Discretization and Learning of Bayesian Networks using Stochastic Search, with Application to Base Realignment and Closure (BRAC)




Hoyt, Pamela J.

Journal Title

Journal ISSN

Volume Title



The need for automated Bayesian Network (BN) construction from data has increased for a variety of reasons. Elicitation of networks from experts can be time consuming and expensive. With large, complex problems, construction of an accurate network, which ‘best’ describe the probability distribution of the training data can be difficult. The learning process is further complicated by missing or incomplete data, and mixed data. In light of these issues BN construction cannot rely on experts alone, rather experts can be used to enhance the network after the automated process. The closer technology comes to building models that reflect the real world the more their power as an inference tool will increase. This research is an empirical approach on determining how well a stochastic search discretizes continuous variables and learns structure. This study also has the added complexity of missing data. Our approach interleaves discretization with a stochastic search process to find a population of solutions for learning BNs. We compared our process to other methods that discretize as a preprocessing step. Learning BN structure as well as the parameters increases in difficulty when the variables are continuous or mixed (both continuous and discrete). Real world datasets are not generally discrete and missing data is common.
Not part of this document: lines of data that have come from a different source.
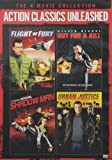Action Classics Unleashed: The 4-Movie Collection (Flight of Fury / Out for a Kill / Shadow Man / Urban Justice) by Sony Pictures Home Entertainment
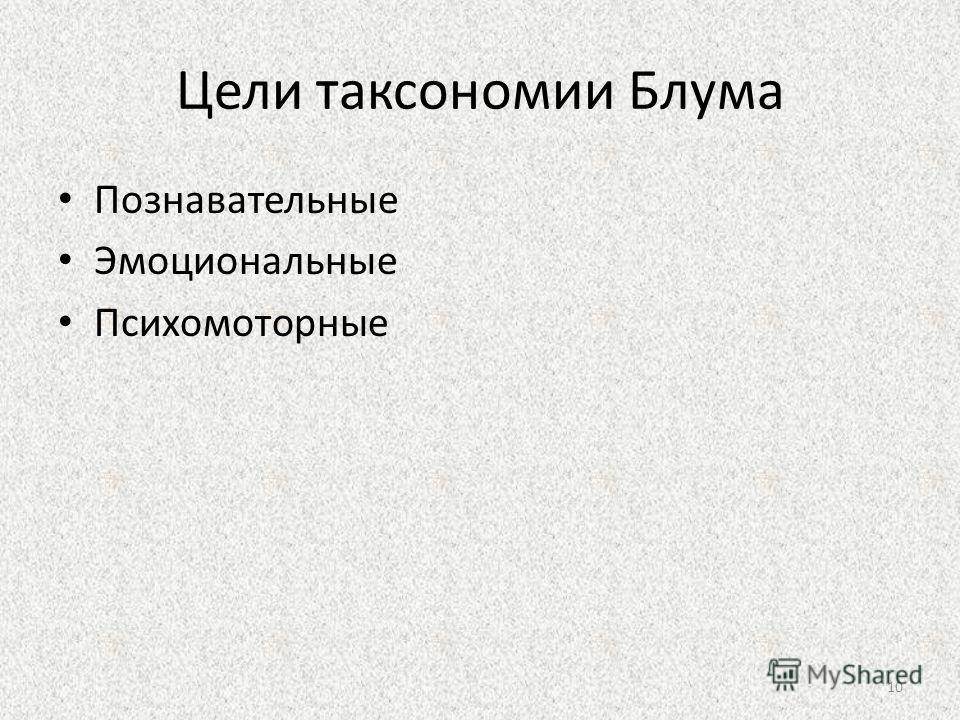 Цели таксономии Блума Познавательные Эмоциональные Психомоторные 10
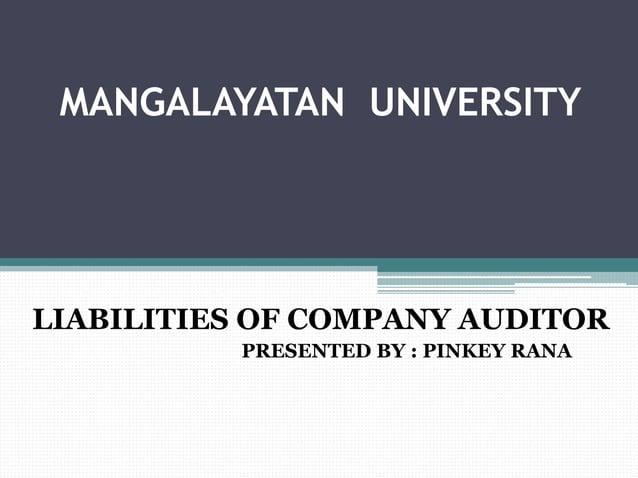 MANGALAYATAN UNIVERSITY LIABILITIES OF COMPANY AUDITOR PRESENTED BY : PINKEY RANA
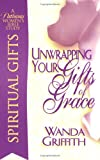 img - for Unwrapping Your Gifts of Grace book / textbook / text book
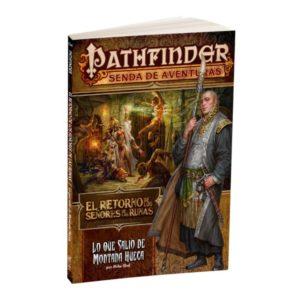 Pathfinder – El Retorno de los Señores de las Runas 2: Lo que salió de montaña hueca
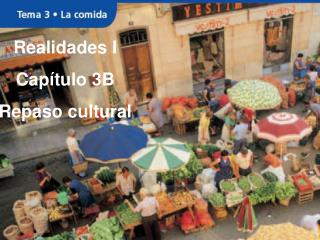 Realidades I Capítulo 3B Repaso cultural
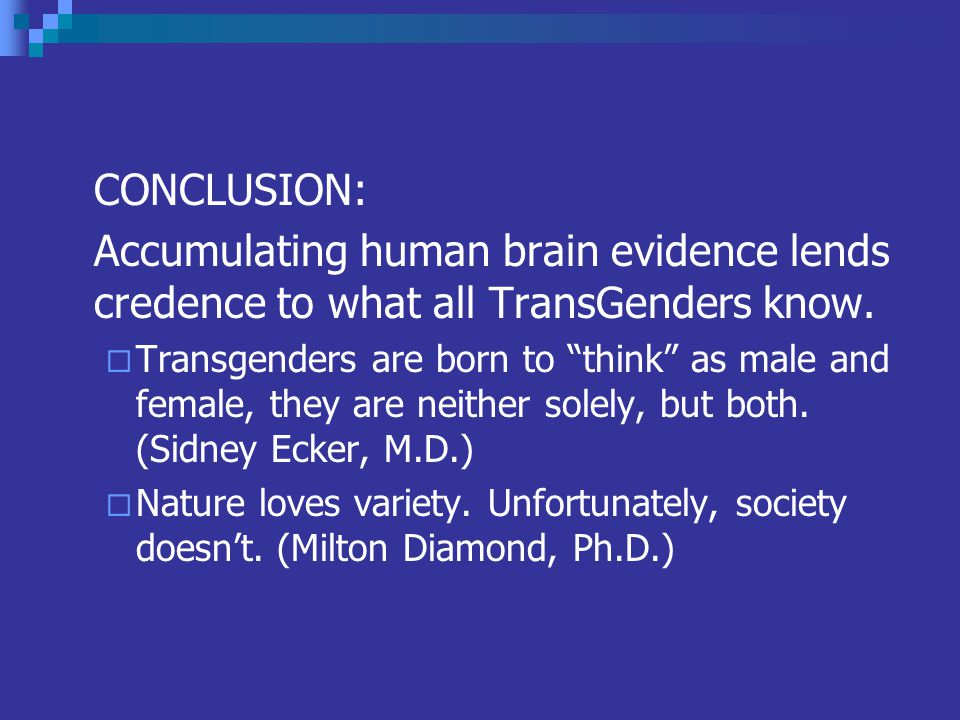 CONCLUSION: Accumulating human brain evidence lends credence to what all TransGenders know.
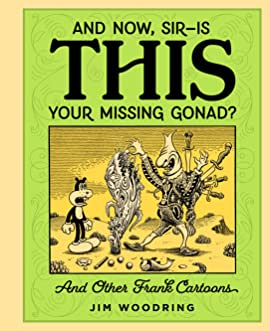 """And Now, Sir… Is This Your Missing Gonad?"""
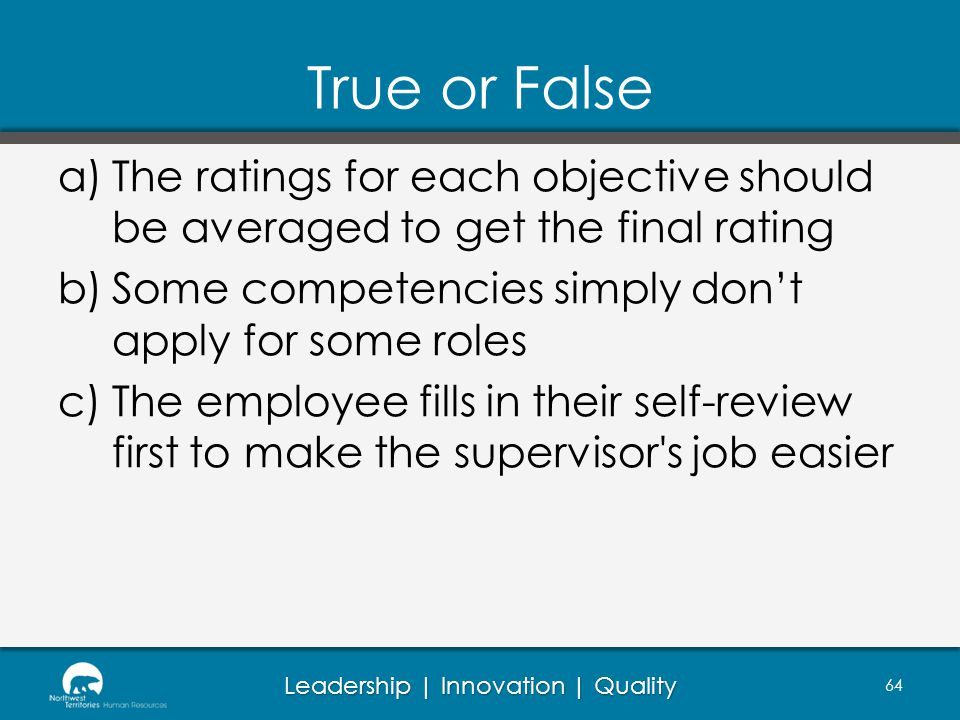 True or False The ratings for each objective should be averaged to get the final rating. Some competencies simply don't apply for some roles.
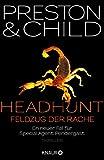 Headhunt - Feldzug der Rache: Ein neuer Fall für Special Agent Pendergast (Ein Fall für Special Agent Pendergast 17)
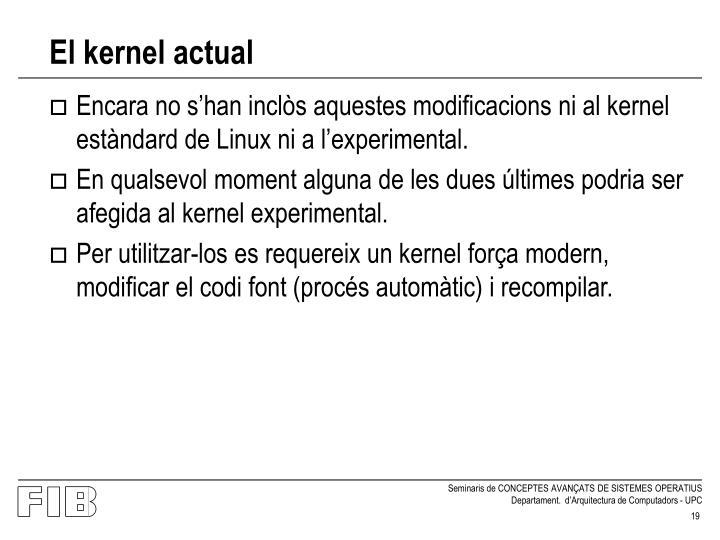 El kernel actual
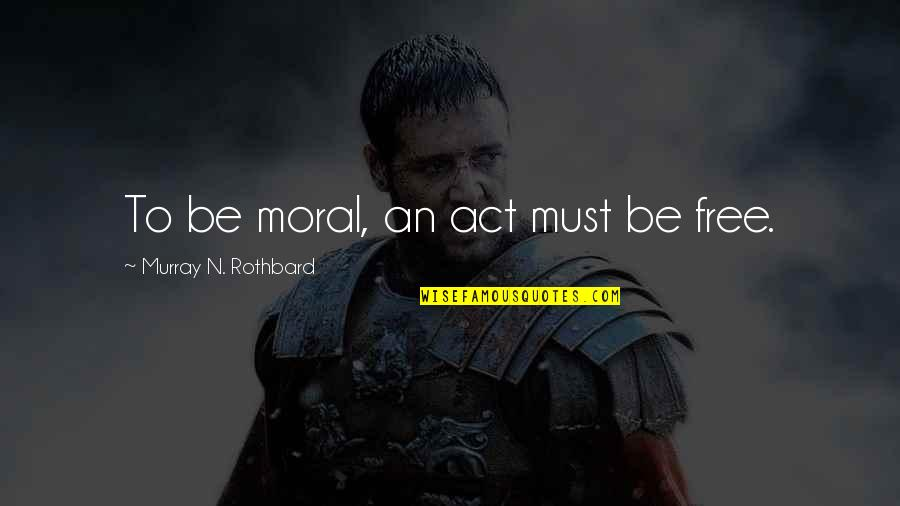 Murray N Rothbard Quotes By Murray N. Rothbard: To be moral, an act must be free.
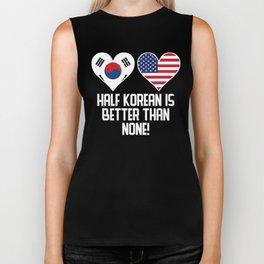 Half Korean Is Better Than None Biker Tank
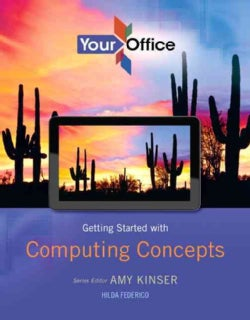 Your Office: Getting Started With Business Communication for Office 2013 With Access Card (Paperback)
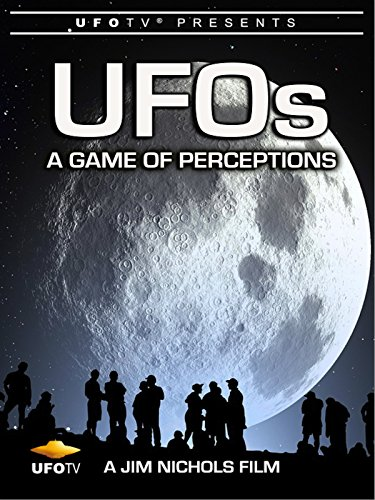 UFOTV Presents UFOs: A Game of Perceptios
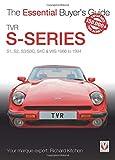 TVR S-series: S1, 280S, S2, S3, S3C, S4C, 290S & V8S 1986 to 1995 (The Essential Buyer's Guide)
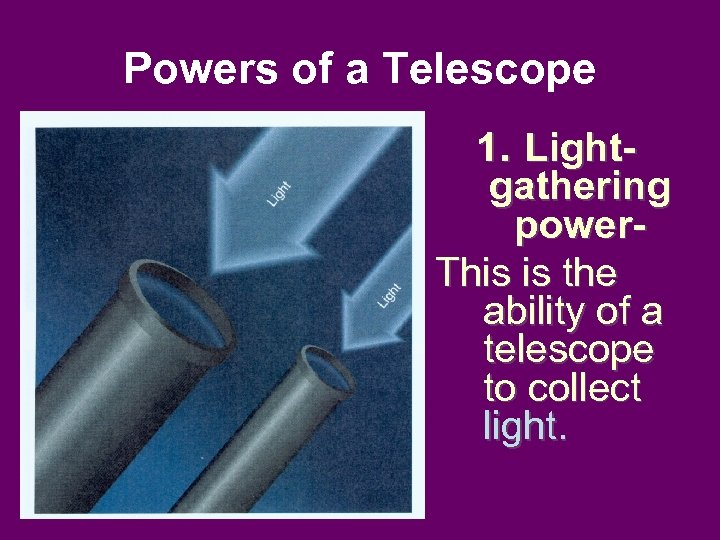 Powers of a Telescope 1. Lightgathering power. This is the ability of a telescope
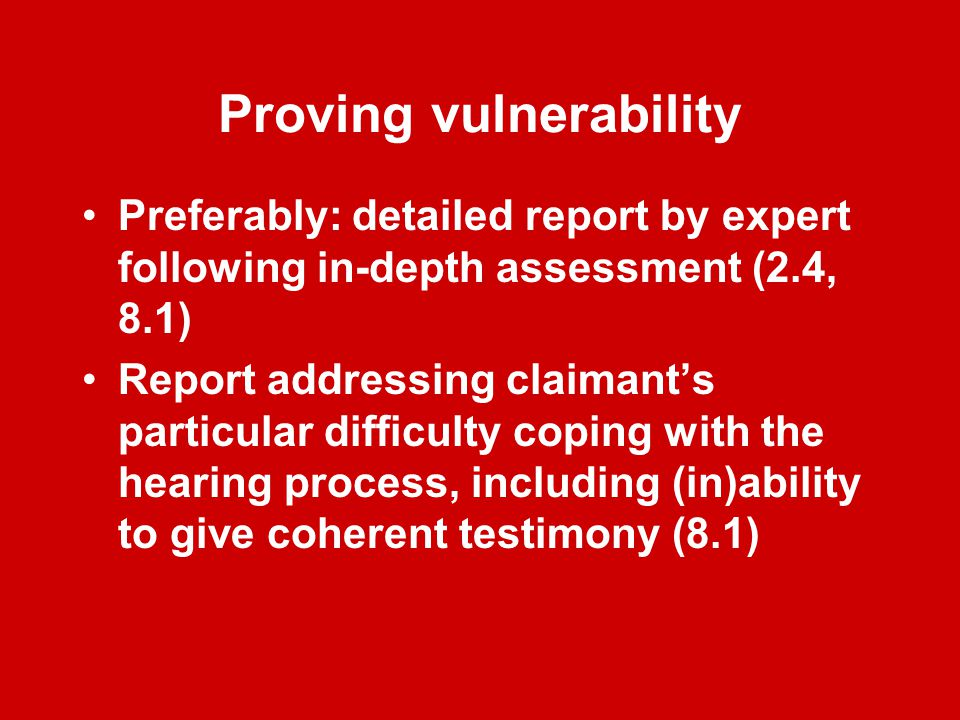 Proving vulnerability Preferably: detailed report by expert following in-depth assessment (2.4, 8.1) Report addressing claimant's particular difficulty coping with the hearing process, including (in)ability to give coherent testimony (8.1)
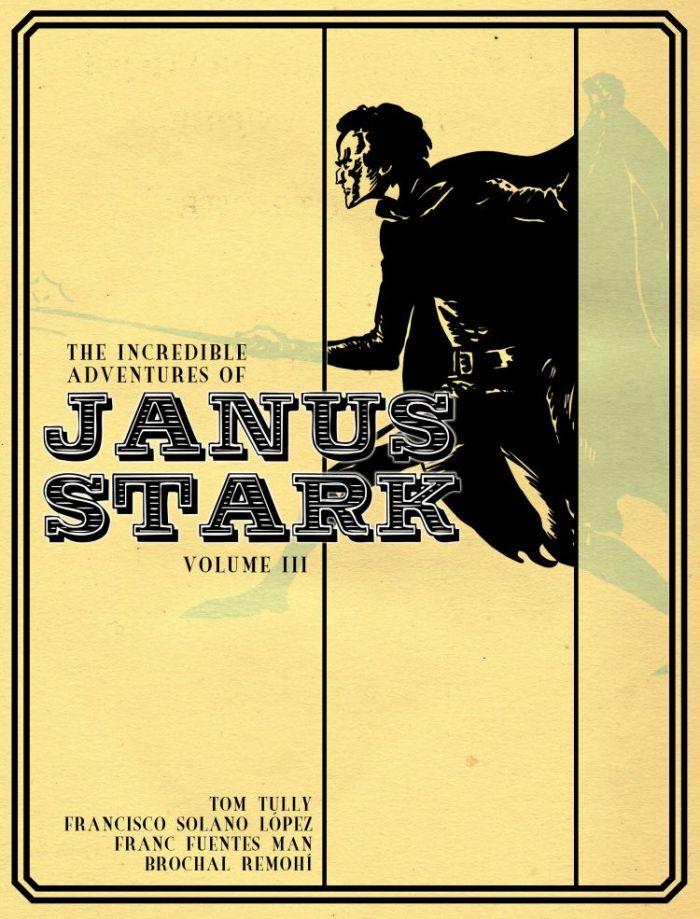 The Incredible Adventures of Janus Stark Volume Three
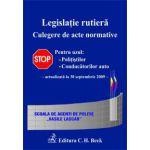 Legislatie rutiera. Culegere de acte normative. Editia a VII-a (actualizată la 30. 09. 2009)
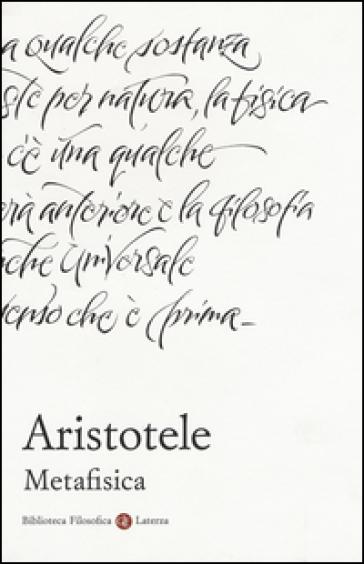 Metafisica. Testo greco a fronte - Aristotele  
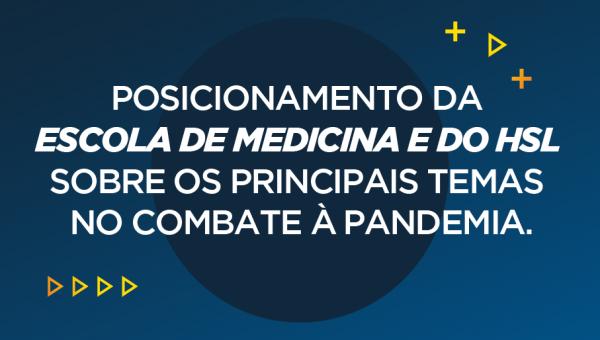 Escola de Medicina e HSL se unem para esclarecer temas relacionados à Covid-19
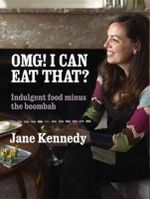 Omg! I Can Eat That? :  Indulgent Food Minus the Boombah - Jane Kennedy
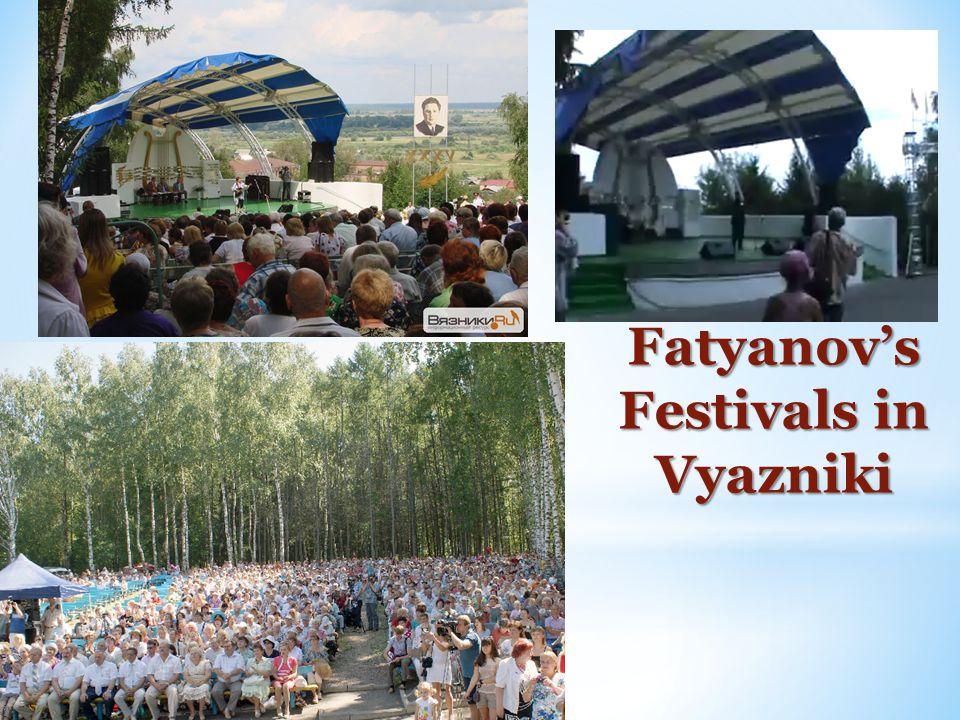 Fatyanov's Festivals in Vyazniki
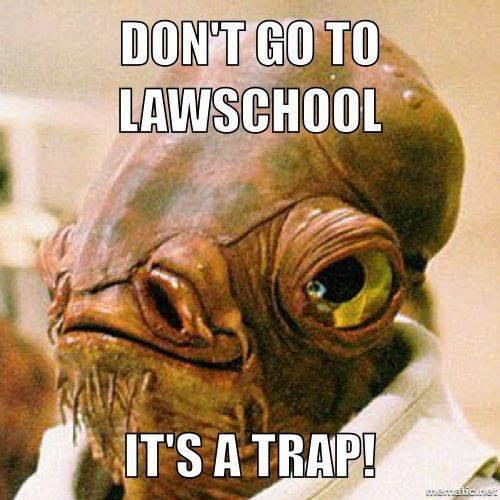 Law,school,meme,humor, funny, legal,star wars, quote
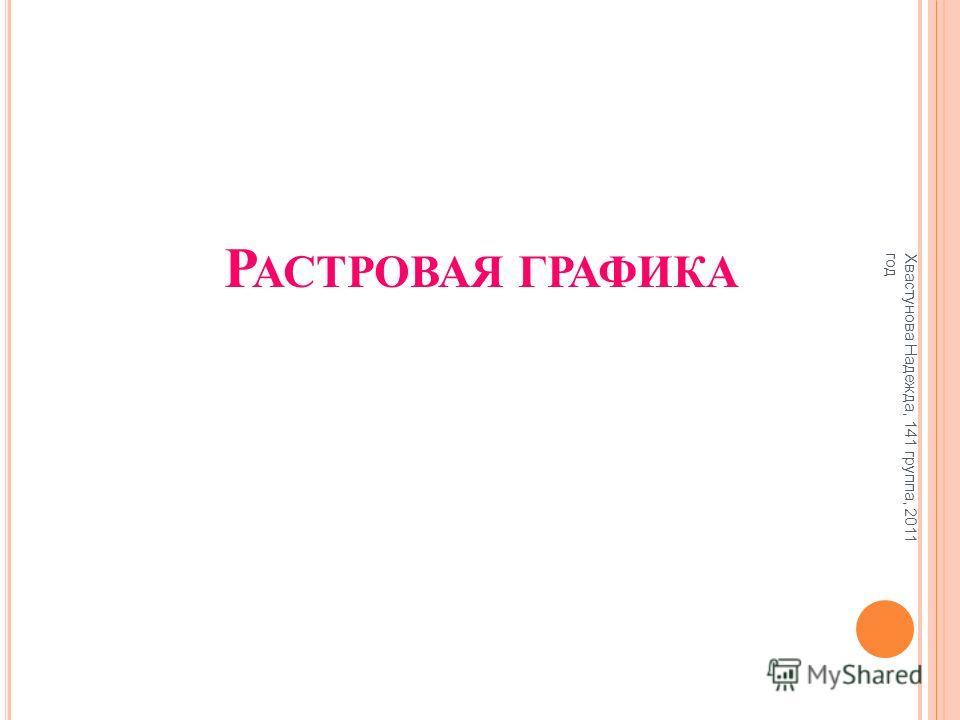 Р АСТРОВАЯ ГРАФИКА Хвастунова Надежда, 141 группа, 2011 год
Continuous variables are often discretized in order to use one of the established and well-known learning algorithms. Therefore, to handle the continuous variable the two common approaches are to apply a discretization method or use one of the families of parametric distributions. The novel approach we developed is a dynamic process that interleaves partitioning of continuous variables with learning using a stochastic search method called PopMCMC. We applied our new methodology to data from the U.S. Army’s recent Base Realignment and Closure (BRAC) study from 1988 to 1995, which consists primarily of both continuous and discrete variables complicated by missing data. The desired outcome was to develop a method to model the BRAC data as a BN. A BN offered a natural way to represent the uncertainties associated with the data and would then permit us to make queries relevant to the BRAC decision making issues.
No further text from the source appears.